While the human
and financial means were limited, civilian institutions have nevertheless
emerged in a few months in the zones conquered by the insurrection movement in
Northern Syria. This experience of reconstructing an administrative system
through the bottom-up has enabled to restart the public service system and
constitutes the basis for an alternative to the Damascus regime. The management
of Eastern Aleppo by the armed opposition thus constitutes both a strategic and
a political challenge.
The areas controlled by the insurgency in the country’s second
city account for probably – the figure is uncertain – over a million
inhabitants, and their management represents a test for the sustainability of
the opposition in the long run. Despite daily bombings and limited external aid
($400 000 since its creation in March, to which can be added one-off aid
donations which generally add up to a few tens of thousands of dollars),
Aleppo’s new municipality has managed to reestablish the vital public services.
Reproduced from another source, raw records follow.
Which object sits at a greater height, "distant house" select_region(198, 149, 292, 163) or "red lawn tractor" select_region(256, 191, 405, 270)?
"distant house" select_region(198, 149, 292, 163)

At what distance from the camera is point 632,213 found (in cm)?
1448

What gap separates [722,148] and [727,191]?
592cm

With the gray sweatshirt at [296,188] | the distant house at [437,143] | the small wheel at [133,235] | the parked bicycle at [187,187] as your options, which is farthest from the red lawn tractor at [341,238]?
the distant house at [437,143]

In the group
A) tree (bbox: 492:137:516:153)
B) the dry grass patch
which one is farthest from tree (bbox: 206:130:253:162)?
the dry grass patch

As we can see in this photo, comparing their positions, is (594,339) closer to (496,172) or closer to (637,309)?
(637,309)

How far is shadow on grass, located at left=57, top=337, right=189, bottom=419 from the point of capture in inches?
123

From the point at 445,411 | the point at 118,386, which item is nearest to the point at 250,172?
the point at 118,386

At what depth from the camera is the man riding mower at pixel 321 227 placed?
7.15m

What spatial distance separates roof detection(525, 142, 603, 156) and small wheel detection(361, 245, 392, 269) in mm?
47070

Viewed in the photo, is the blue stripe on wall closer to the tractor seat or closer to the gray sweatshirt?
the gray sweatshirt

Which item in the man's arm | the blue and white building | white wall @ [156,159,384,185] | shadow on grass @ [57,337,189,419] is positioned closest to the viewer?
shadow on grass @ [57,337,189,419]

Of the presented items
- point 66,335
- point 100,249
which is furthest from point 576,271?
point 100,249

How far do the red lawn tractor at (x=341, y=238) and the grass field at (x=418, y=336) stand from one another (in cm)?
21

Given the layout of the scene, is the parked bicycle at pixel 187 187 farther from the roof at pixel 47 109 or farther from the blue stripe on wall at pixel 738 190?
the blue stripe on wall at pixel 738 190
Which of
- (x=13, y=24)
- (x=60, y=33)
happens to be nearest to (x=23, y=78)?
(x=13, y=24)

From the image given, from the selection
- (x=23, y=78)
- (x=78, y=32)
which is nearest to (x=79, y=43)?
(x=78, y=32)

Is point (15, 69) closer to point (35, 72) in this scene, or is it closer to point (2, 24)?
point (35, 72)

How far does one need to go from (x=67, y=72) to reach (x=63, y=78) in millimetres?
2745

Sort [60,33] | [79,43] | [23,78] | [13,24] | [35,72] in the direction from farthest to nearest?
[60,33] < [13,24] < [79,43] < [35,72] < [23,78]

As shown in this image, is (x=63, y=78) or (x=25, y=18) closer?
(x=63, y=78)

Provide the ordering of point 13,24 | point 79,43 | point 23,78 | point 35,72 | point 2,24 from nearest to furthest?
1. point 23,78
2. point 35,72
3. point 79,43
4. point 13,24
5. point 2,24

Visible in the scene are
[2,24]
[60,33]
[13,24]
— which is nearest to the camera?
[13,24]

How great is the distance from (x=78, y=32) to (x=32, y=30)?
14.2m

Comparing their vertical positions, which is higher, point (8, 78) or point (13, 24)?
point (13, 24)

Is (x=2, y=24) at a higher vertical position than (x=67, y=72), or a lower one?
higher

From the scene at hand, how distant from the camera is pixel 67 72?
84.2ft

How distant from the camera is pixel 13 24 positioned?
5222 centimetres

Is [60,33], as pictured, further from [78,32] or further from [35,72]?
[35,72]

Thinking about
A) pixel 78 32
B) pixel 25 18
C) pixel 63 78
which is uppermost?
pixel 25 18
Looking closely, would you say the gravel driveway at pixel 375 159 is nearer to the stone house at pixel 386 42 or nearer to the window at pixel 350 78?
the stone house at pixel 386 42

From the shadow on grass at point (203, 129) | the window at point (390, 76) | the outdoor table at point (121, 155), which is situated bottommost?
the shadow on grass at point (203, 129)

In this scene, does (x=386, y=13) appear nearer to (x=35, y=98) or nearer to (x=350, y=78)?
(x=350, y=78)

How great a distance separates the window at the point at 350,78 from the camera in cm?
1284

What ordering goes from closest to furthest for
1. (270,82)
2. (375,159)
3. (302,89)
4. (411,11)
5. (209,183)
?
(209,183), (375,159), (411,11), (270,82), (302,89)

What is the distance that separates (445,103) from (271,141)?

City agents pick up the trash, electricity and water are available several
hours a day. Shops, schools and hospitals have reopened. The police force is
progressively re-forming throughout the city, though it still numbers only a
few hundreds men. In the short term, the city’s access to food seems more or
less secure, and a limited return of refugees from Turkey could even be
observed this summer.
Yet, this nascent administration lacks the essential resources
and qualified personnel required by a city of this size. Indeed, while it
is de facto providing
for most of the city’s public services, the municipality is regularly
confronted to competition with certain armed groups attempting to create
alternative authorities, and is now working under the threat of the Islamic
State of Iraq and the Levant (ISIL – ad-dawla al-islâmîyya fî-l-‘irâq
wa-sh-shâm), affiliated with Al Qaeda.
The two-fold process of administrative reconstruction
The development of an autonomous administration began with
seizing of the Eastern part of the city after the departure of the regime
forces in August 2012. The civilian activists that had participated in the
organization of daily protests started then to take part in the city’s
management. Already in 2011, numerous informal networks of solidarity had
formed to support the peaceful protests. These groups, while lacking clear
structure, tried to coordinate the demonstrations and to provide some services
forbidden by the repression, such as medical care. Also, while fighting erupted
in other cities, especially in Homs or Hama, some of these networks took charge
of, fed and housed the displaced refugees in Aleppo. However the efficiency of
these first initiatives was limited by the violence of the security forces
which were arresting activists and forcing them to go underground.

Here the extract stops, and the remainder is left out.